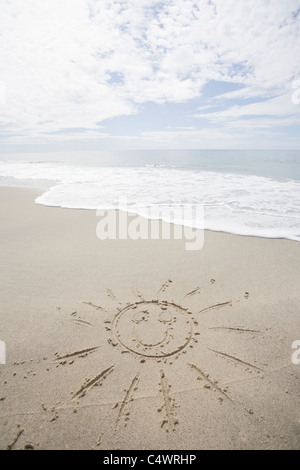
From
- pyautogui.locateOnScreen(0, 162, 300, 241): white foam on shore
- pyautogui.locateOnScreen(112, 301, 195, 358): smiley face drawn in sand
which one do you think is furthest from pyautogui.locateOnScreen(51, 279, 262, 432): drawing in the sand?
pyautogui.locateOnScreen(0, 162, 300, 241): white foam on shore

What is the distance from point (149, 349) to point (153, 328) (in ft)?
1.04

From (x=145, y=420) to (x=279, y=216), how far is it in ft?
21.2

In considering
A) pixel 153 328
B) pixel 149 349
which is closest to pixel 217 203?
pixel 153 328

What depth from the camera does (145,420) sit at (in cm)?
182

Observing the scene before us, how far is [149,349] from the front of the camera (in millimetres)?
2443

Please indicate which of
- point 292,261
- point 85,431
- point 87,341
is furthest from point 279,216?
point 85,431

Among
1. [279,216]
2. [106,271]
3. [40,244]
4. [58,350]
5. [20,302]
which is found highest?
[279,216]

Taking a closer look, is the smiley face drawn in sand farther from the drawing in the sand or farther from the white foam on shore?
the white foam on shore

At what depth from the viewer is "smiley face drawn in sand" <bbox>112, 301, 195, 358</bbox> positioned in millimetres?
2457

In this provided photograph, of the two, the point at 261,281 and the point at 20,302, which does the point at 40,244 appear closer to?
the point at 20,302

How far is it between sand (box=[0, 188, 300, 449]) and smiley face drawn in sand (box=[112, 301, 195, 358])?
0.01 m

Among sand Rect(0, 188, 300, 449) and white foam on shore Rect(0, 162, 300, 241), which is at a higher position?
white foam on shore Rect(0, 162, 300, 241)

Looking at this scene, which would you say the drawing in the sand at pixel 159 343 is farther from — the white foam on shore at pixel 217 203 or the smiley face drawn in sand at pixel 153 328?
Answer: the white foam on shore at pixel 217 203

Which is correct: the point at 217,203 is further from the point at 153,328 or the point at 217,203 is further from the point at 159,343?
the point at 159,343
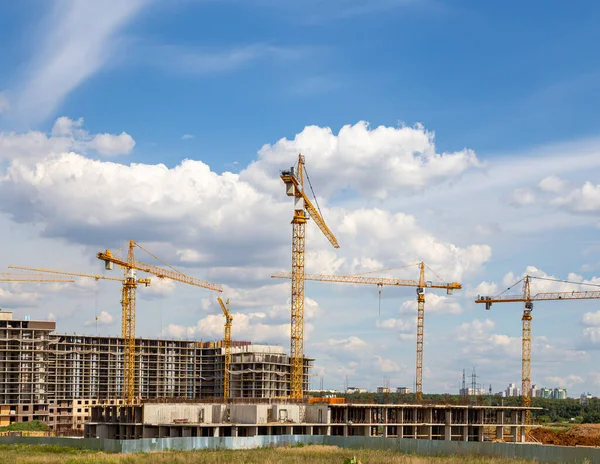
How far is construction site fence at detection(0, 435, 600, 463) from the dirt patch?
5926 centimetres

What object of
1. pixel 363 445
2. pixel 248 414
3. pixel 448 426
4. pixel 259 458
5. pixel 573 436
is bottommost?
pixel 573 436

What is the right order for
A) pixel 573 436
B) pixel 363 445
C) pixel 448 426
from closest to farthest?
1. pixel 363 445
2. pixel 448 426
3. pixel 573 436

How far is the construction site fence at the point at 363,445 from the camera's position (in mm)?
66625

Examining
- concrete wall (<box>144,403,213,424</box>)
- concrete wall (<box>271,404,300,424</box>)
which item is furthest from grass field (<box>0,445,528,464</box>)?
concrete wall (<box>271,404,300,424</box>)

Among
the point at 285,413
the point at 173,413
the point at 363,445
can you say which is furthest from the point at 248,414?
the point at 363,445

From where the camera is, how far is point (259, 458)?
69.1 m

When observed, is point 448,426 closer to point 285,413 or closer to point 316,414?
point 316,414

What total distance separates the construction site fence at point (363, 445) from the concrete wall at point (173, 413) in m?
17.7

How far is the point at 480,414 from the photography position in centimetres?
14188

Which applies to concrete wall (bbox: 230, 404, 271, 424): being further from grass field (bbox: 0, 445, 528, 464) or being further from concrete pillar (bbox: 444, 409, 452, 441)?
concrete pillar (bbox: 444, 409, 452, 441)

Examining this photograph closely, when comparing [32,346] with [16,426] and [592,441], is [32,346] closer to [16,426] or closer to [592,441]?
[16,426]

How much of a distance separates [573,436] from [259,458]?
100185 millimetres

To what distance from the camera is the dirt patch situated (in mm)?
136750

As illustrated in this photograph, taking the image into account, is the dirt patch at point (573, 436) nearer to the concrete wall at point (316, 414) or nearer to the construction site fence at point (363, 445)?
the concrete wall at point (316, 414)
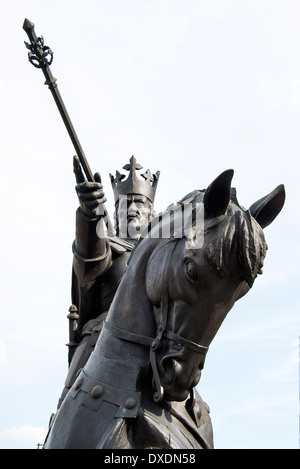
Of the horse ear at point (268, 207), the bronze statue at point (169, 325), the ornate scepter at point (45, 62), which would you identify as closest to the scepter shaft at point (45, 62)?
the ornate scepter at point (45, 62)

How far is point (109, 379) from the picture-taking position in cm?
382

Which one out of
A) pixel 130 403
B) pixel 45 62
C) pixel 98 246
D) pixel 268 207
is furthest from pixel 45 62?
pixel 130 403

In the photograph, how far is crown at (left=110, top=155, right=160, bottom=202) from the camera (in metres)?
7.03

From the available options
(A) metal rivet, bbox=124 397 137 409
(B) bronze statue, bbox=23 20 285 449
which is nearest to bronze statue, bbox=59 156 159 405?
(B) bronze statue, bbox=23 20 285 449

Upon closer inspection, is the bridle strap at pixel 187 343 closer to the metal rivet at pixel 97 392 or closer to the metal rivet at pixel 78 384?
the metal rivet at pixel 97 392

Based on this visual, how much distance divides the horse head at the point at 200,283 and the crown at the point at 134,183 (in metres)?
3.27

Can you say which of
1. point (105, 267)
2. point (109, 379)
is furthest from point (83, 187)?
point (109, 379)

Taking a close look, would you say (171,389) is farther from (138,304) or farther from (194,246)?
(194,246)

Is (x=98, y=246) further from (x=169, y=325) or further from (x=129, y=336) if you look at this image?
(x=169, y=325)

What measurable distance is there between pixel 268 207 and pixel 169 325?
3.57ft

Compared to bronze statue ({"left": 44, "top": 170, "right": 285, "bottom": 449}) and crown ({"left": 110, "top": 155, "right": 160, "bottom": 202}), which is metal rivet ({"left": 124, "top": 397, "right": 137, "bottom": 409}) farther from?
crown ({"left": 110, "top": 155, "right": 160, "bottom": 202})

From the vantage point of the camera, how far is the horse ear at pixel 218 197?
3.75 meters

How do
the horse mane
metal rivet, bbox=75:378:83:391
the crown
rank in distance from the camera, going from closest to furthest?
the horse mane < metal rivet, bbox=75:378:83:391 < the crown
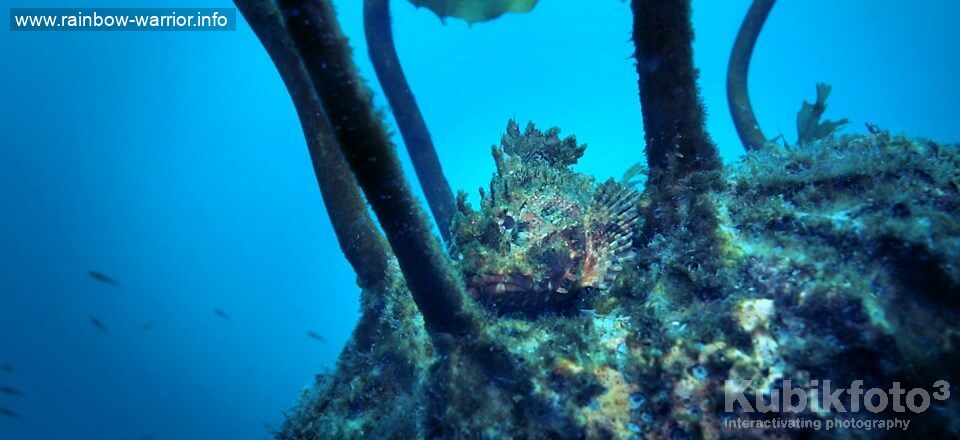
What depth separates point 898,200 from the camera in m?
2.56

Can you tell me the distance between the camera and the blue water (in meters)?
52.2

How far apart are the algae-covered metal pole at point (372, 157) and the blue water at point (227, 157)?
27.1 m

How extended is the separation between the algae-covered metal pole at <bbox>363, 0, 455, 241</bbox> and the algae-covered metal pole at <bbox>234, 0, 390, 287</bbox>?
10.1 feet

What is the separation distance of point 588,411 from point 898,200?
2.38 meters

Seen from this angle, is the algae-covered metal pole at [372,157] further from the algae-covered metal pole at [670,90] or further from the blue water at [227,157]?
the blue water at [227,157]

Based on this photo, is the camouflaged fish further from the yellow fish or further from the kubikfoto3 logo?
the yellow fish

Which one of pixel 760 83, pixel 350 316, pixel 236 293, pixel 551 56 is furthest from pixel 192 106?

----------

Instruction:
The answer consists only of the lines from the one containing "What depth separates" to the end of the records, each written out exactly.

Answer below:
What depth separates point 898,200 from the camera in m?
2.56

Can you tell me the distance between the camera and the blue water (in meters)?
52.2

How far apart are the algae-covered metal pole at point (372, 157) and the blue water at point (227, 157)?
27.1 m

How extended is the separation between the algae-covered metal pole at <bbox>363, 0, 455, 241</bbox> and the algae-covered metal pole at <bbox>234, 0, 390, 287</bbox>?
10.1 feet

What is the separation distance of point 588,411 from point 898,200?
2.38 meters

Seen from this angle, is the algae-covered metal pole at [372,157] further from the algae-covered metal pole at [670,90] or further from the blue water at [227,157]?
the blue water at [227,157]

Based on this photo, is the camouflaged fish further from the yellow fish or further from the kubikfoto3 logo?
the yellow fish

Which one of pixel 760 83, pixel 350 316, pixel 236 293, pixel 551 56 is furthest from pixel 192 106?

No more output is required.